The launch of the euro as a fully-fledged currency will step up the demands from big capital for the implementation of further major economic “reforms”. Far from the fears of the Tory right that Europe will hinder Britain’s own efforts to slash workers’ living standards and boost corporate profits, it is more likely that Britain will set a benchmark for Europe to follow.

Earlier this year, for example, Blair’s policy guru Peter Mandelson praised the euro and the Single European Market, insisting, “Prosperity depends on creating the most favourable environment for business to invest... Europe needs the stimulus of more open product markets, a truly integrated capital market and a more flexible labour market.”

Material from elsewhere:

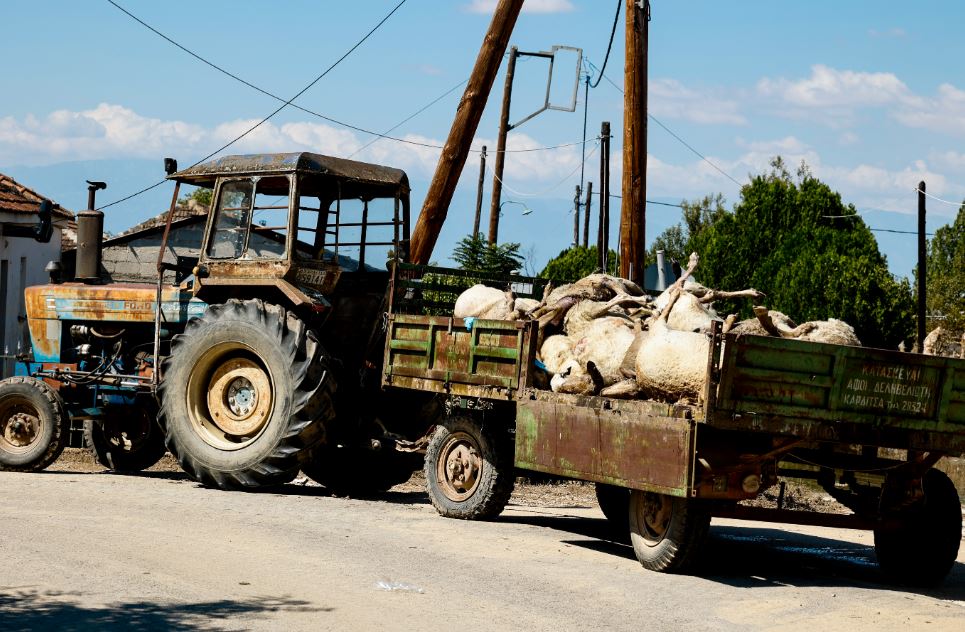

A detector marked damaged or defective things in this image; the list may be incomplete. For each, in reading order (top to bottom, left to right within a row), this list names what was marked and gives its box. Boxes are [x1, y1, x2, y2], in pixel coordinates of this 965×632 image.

The Wall Street Journal praised the introduction of the euro in a January 2 op-ed piece, which noted that until now, “The continental Europeans have failed to reform their burdensome welfare states and sclerotic labor markets.” In contrast, they insisted, “Europe is breathtakingly bold this week... Margaret Thatcher once famously remarked that Jacques Delors, the head of the European Commission, was attempting to introduce ‘socialism by the back Delors.’ It would be going a little too far to claim that the architects of the single currency are trying to introduce Thatcherism by the back door; but the effect might be the same.

“The continent’s leaders are hardly economic liberals. But there is a general acceptance that Europe needs a more flexible business environment to compete with America. The continent’s politicians have little confidence in persuading their populations to give up their cherished social and labour rights willingly. So they are hoping that the single currency will do the work for them.”

Britain’s Financial Times entertained similar hopes for the euro, urging politicians to go for balanced budgets, structural reforms, economic flexibility, cuts in pensions and social measures to force people into low wage employment.

The very nature of the political agenda underlying the euro militates against any form of democratic control being exercised by working people. The one genuine element of concern cited by those who oppose the euro, is the absence of accountability. Beholden only to big business and the political elite, the European Central Bank will determine many aspects of fiscal and monetary policy, without even the semblance of a popular mandate. However, the same criticisms could be levelled at the existing political and monetary arrangements throughout the EU.

Workers cannot oppose the political and economic dominance of the bourgeoisie on the basis of the type of nationalism and protectionism that underpins the opposition to the euro, any more than they can turn their faces, Canute-like, to the reality of economic globalisation. Rather, the workers’ movement needs to adopt a new political perspective that is based on the economic reality of the worldwide organisation of production, distribution and exchange.

To the extent that the bourgeoisie strives to organise itself internationally, this has served to underline the impotence of the old nationally based strategies of the reformist parties and trade unions. The class struggle today must be conceived of internationally. What is required is the organisation of the working class throughout Europe in defence of its living standards and democratic rights, and in pursuit of a United Socialist States of Europe, in opposition to a capitalist Single European Market. Above all, this requires a resolute struggle against all the efforts of the nationalist or Euro-chauvinist politicians to pit workers in one European country against each other, or the workers of Europe against those in the US, Japan and the world.